13.6 Gli europei in Asia
Fino al XIX secolo il solo vero dominio coloniale che gli europei riuscirono a costituire in Asia fu quello spagnolo sulle Filippine; per il resto la presenza dell'Europa in Oriente fu soprattutto di carattere commerciale, con piccole basi di appoggio, depositi per le merci, scali fortificati disseminati lungo le coste e nei punti strategici delle rotte commerciali.

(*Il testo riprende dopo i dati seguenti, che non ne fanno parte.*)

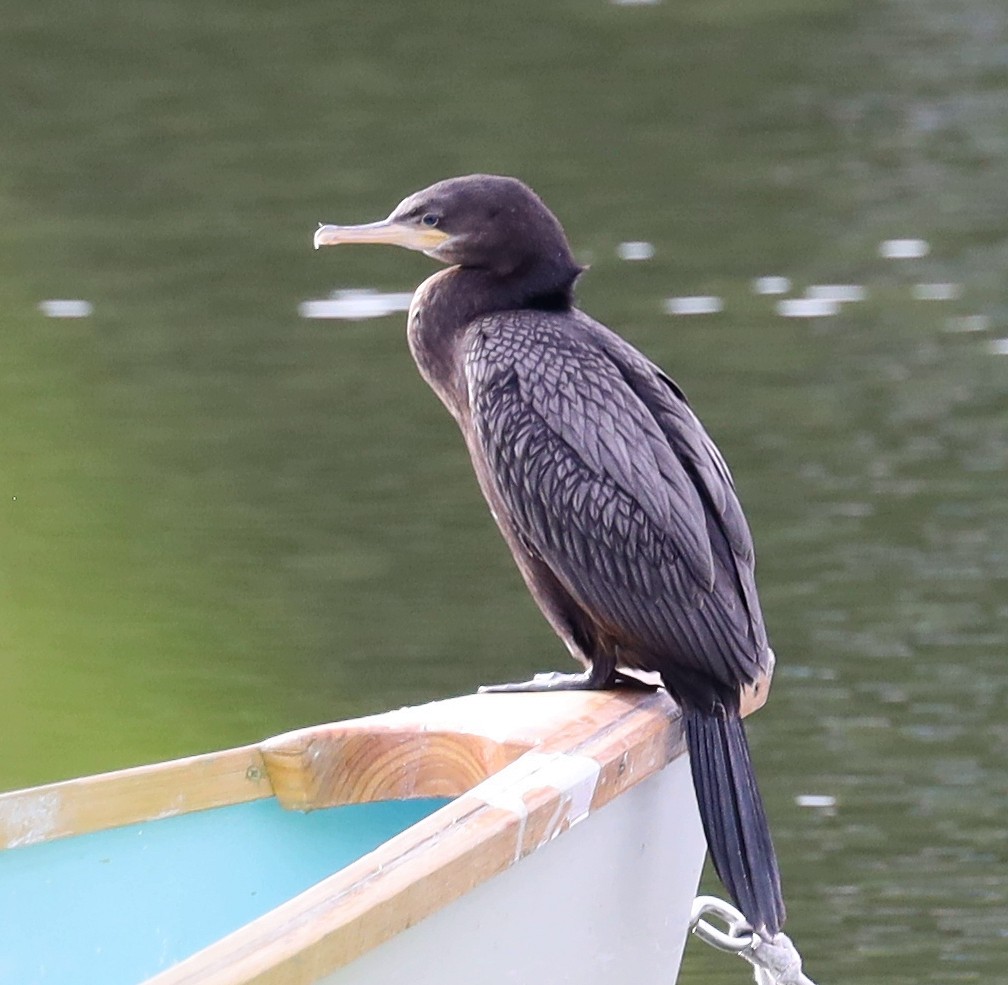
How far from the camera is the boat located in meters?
2.00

Nell'Oceano Indiano il XVII e il XVIII secolo videro avvicendarsi l'egemonia commerciale prima dei portoghesi, poi degli olandesi e infine degli inglesi che, a lungo contrastati dalla Francia, rimasero infine i dominatori dei traffici orientali. Già nel '500 il Portogallo si era appropriato di quel commercio orientale delle spezie, che per secoli era stato organizzato e controllato dagli arabi, tradizionali mediatori tra l'Occidente e l'Estremo Oriente. Sfruttando le basi commerciali già esistenti, i portoghesi diedero vita, tra la fine del XVI e la prima metà del XVII secolo, ad un impero economico di notevoli dimensioni: basti pensare che il portoghese fu la lingua franca del commercio marittimo in Asia anche molto tempo dopo la scomparsa dei mercanti portoghesi dai mari orientali. La vastità e la complessità dei traffici portoghesi era dovuta anche alla scarsità di merci europee da scambiare, cosicché i mercanti di Lisbona dovettero organizzare una fitta rete di traffici ausiliari sui mercati asiatici, scambiando ad esempio le sete cinesi con il rame giapponese. Tale tendenza fu proseguita e rafforzata dagli olandesi e dagli inglesi che, affacciatisi su quei mari all'inizio del '600, avevano via via soppiantato l'egemonia portoghese. I traffici divennero ulteriormente articolati: le sete indiane trovarono un mercato favorevole in Giappone e lo zucchero giapponese poté essere venduto con gran profitto in Persia, mentre cresceva costante in Europa la domanda dei tessuti indiani (
13.3), in particolare del cotone, che era particolarmente economico.
Verso la metà del '600 la
Compagnia Olandese delle Indie orientali (VOC: Vereenigde Oostindische Compagnie) costituiva la più significativa presenza europea in Asia. I mercanti olandesi riuscirono a impadronirsi delle Molucche, le favolose isole delle spezie, della Malacca, di buona parte dell'arcipelago indonesiano, di Sumatra e di Giava dove, a Batavia (Jakarta), avevano fissato la capitale del loro impero commerciale. Da lì, per quasi mezzo secolo, gli olandesi furono padroni del traffico delle spezie, in particolare della noce moscata e dei chiodi di garofano, dei quali riuscirono ad ottenere il monopolio assoluto distruggendo le coltivazioni delle isole che non potevano controllare.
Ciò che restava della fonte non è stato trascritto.